As soon as the crawfish hits the first stretch of the small intestine, an onslaught of digestive enzymes warns the parasite that it's time to move. It burrows through the intestinal wall and the diaphragm, the muscle that separates the digestive system from the heart and lungs. Since the fluke is now approximately a centimeter long, some human hosts can feel the burrowing. Some get diarrhea. In at least one patient, doctors mistook the pain for a gall-bladder attack. Once the gall bladder was removed, it turned out to be perfectly normal.

In the lungs, the fluke settles in for the long haul and goes about the business of living and reproducing. (They're hermaphrodites, but they're more successful if they travel in pairs.) Its life expectancy is between five and ten years. "We don't know a lot about the biology," Lane admits.

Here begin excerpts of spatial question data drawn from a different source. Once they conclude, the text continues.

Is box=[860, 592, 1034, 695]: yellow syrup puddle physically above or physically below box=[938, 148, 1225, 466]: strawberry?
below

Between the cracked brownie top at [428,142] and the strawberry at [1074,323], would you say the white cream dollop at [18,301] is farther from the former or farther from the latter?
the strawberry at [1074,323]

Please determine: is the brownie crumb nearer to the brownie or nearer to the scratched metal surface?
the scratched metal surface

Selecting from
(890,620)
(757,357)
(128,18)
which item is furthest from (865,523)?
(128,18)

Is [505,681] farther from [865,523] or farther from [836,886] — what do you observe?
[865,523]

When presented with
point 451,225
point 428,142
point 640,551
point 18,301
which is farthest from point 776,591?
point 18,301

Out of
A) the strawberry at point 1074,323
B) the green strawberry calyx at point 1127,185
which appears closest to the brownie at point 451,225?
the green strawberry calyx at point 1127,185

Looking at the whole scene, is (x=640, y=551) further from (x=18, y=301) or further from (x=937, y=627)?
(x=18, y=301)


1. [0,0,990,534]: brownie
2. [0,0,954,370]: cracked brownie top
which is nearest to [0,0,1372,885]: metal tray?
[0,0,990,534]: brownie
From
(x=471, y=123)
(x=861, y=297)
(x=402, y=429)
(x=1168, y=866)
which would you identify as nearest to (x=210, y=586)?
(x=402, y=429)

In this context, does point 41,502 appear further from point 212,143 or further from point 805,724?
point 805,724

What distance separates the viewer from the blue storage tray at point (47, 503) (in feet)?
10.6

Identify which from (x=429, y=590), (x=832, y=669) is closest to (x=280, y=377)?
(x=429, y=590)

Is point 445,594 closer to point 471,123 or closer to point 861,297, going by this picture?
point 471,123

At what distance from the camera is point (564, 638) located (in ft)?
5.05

What the doctors do know is that the parasite causes the lungs to fill up with fluid, similar to the effects of pneumonia. If it goes untreated, the fluid can spread throughout the chest cavity and surround the heart and, eventually, the pressure will stop it from beating. Lane hasn't seen this happen in any of his patients, though one did die when the fluid became infected. "It was a bad set of circumstances," he says, "two bad things coming together."

Sometimes the flukes go astray. Lane and Weil have seen them as far afield as the hand and, in one case, the face, where the lost fluke formed a small but visible — and moving — nodule under the skin. In two cases, flukes wandered into the brain, specifically the part that affects vision. One patient suffered from partial blindness. Another had bad headaches and saw "floaters," blind spots in his vision.

Because paragonimiasis looks a lot like several other, more common, medical problems, a lot of money has been spent on unnecessary treatments: rounds of steroids, repeated draining of the lungs, the aforementioned gall-bladder removal. One patient had been misdiagnosed with lymphoma and was about to start chemotherapy.

Weil's lab is working on developing a test for paragonimiasis similar to the CDC version, except that it will detect antibodies or DNA from Paragonimus kellicotti instead of westermani. But the doctors think it would be preferable to keep people from getting infected in the first place, or at the very least let their colleagues around the state know what to look for.

"We don't want to have patients having unnecessary surgery," says Lane. "It's expensive, and they don't do well. It's not the best medicine."

To that end, last summer the Missouri Department of Health and Senior Services issued a physicians' advisory and started hanging posters in stores that sell equipment for float trips that read "Do NOT eat raw crayfish." (In the .gif version saved on Weil's office computer, he's added the phrase "you idiot.")

[Editor's Note: A correction ran concerning this section; please see end of article.]

Lane and Weil haven't seen any cases this year (though they did hear of one at the St. Louis VA Medical Center in the spring), but it's still early. "In prior years," Weil says, "people who were infected over Memorial Day or the Fourth of July start showing symptoms in August or September."

The whole phenomenon still puzzles him. "You've got to be nuts to eat a raw crawfish." He walks over to the fish tank in his lab that holds a single live specimen. "Look! They've got pinchers!" He shakes his head. "If you want to eat something, eat a tadpole. It's soft, and it's not infectious."

Correction published 7/15/11: In the original version of this story, we we laid out an incorrect chain of events that led to doctors' diagnosis of Adam Brewer's parasitic infection. The nurse's son who was diagnosed with lymphoma was a different patient, not Brewer.